Thomas M. Keane received a B.Sc. in Computer Science and Software Engineering in 2002 and an M.Sc. in Computer Science in 2004 from the National University of Ireland, Maynooth. For his Ph.D. Thomas moved to work at the Bioinformatics laboratory at the National University of Ireland, Maynooth, working in the area of phylogenetic methods and high-throughput phylogenomics using distributed computing and completed it in 2006. He is currently a team leader at the Wellcome Trust Sanger Institute in Cambridge. His research interests include distributed computing and bioinformatics.

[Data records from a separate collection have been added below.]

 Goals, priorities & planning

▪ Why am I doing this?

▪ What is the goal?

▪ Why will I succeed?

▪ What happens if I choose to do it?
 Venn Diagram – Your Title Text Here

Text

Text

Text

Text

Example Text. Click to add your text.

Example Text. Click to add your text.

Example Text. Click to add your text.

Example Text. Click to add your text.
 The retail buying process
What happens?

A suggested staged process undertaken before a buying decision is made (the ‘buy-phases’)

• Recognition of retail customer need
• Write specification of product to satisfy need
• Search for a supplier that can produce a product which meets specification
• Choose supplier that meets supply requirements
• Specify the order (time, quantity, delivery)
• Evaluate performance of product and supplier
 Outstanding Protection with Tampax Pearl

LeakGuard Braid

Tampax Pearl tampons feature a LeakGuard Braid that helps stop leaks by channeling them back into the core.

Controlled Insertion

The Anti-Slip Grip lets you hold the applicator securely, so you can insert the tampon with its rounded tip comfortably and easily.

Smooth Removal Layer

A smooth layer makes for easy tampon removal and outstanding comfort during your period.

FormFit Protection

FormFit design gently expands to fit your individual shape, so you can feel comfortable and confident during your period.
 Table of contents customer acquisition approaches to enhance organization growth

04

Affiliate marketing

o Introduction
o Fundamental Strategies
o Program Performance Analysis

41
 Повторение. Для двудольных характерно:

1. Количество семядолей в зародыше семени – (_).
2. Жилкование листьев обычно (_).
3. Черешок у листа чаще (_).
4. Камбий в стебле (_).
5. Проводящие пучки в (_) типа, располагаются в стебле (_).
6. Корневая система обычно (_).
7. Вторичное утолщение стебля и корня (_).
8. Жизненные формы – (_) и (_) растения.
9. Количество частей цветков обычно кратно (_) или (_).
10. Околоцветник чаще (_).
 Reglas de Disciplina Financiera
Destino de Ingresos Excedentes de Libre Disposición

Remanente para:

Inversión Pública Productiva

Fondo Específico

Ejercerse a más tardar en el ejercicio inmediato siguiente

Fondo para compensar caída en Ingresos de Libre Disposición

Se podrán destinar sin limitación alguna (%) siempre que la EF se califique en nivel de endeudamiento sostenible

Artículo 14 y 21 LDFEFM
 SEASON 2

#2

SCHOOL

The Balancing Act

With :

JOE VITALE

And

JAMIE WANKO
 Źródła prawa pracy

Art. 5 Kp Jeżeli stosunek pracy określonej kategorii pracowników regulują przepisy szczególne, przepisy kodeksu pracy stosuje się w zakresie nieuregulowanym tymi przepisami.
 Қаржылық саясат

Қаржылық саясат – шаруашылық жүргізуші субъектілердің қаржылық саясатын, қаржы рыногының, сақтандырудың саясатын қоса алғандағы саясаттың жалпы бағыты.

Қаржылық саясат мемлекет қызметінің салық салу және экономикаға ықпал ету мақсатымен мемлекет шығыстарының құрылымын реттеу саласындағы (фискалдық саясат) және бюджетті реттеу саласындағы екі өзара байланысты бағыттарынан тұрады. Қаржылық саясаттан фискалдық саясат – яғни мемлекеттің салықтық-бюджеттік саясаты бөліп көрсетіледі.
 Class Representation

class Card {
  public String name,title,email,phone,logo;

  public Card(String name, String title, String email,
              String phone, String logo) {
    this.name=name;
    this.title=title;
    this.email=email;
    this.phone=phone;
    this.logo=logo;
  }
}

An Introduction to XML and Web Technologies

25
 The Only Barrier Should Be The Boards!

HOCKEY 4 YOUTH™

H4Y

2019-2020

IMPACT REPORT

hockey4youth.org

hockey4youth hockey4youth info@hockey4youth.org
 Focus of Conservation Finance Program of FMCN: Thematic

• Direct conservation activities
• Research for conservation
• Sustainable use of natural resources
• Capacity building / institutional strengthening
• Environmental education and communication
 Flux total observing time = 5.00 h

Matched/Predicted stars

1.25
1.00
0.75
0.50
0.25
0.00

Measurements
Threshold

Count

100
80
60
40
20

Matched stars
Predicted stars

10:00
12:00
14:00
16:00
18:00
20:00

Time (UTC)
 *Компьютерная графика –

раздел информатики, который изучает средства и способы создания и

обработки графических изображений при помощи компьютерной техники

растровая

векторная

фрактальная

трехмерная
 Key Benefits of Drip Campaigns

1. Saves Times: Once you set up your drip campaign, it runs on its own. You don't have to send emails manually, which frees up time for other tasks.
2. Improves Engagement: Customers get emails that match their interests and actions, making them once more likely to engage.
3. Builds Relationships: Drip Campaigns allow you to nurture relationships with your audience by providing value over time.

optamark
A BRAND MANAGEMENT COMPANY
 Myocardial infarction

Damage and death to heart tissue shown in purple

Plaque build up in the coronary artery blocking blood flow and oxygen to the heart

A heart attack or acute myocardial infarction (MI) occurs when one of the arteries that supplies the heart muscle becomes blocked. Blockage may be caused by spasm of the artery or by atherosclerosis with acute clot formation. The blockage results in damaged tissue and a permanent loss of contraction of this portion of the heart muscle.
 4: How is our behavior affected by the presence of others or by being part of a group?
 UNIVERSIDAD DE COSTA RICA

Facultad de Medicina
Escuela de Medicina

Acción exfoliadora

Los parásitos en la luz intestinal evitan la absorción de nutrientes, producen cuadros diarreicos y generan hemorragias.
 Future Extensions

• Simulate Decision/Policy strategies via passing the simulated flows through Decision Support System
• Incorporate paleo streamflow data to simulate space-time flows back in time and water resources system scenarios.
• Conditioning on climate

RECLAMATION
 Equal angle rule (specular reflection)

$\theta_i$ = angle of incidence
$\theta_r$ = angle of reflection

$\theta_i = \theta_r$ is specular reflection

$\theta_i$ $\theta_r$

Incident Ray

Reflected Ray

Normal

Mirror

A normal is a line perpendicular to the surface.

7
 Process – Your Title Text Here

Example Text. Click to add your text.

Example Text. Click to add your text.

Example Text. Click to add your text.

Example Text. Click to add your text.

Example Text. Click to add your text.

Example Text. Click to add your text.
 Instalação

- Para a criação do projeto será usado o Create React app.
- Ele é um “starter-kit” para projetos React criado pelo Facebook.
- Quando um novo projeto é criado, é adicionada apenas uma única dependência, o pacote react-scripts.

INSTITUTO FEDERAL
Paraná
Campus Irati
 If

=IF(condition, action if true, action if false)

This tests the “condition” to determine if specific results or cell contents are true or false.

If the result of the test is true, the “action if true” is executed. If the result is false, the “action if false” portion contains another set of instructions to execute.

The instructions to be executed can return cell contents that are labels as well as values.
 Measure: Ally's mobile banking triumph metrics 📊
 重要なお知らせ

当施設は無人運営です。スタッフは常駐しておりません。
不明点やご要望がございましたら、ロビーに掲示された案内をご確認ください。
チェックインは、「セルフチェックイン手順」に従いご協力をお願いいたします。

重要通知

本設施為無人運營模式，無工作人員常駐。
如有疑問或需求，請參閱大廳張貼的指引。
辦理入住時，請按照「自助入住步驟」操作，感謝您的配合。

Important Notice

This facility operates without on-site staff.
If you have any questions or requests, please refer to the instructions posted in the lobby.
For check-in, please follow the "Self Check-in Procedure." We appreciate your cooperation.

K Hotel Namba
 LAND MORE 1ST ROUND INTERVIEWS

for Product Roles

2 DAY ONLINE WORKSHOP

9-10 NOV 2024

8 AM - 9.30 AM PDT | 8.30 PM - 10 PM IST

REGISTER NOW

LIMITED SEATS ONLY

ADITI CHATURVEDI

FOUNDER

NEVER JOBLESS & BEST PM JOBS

Thomas J. Naughton received the B.Sc. degree (double honours) in Computer Science and Experimental Physics from the National University of Ireland, Maynooth, Ireland. He has worked at Space Technology (Ireland) Ltd. and has been a visiting researcher at the Department of Radioelectronics, Czech Technical University, Prague, and the Department of Electrical and Computer Engineering, University of Connecticut, Storrs. He is a Senior Lecturer in the Department of Computer Science, National University of Ireland, Maynooth, with a permanent appointment since 2001. Since 2007 he has been a European Commission Marie Curie Fellow at Oulu Southern Institute, University of Oulu, Finland. He leads the EC FP7 three-year eight-partner collaborative project Real 3D. His research interests include optical information processing, computer theory, and distributed computing. He has served as a committee member on 12 international IEEE, ICO, and SPIE conferences. He has co-authored more than 150 publications including 35 journal articles and 20 invited conference papers. He is co-recipient of the 2008 IEEE Donald G. Fink Prize Paper Award.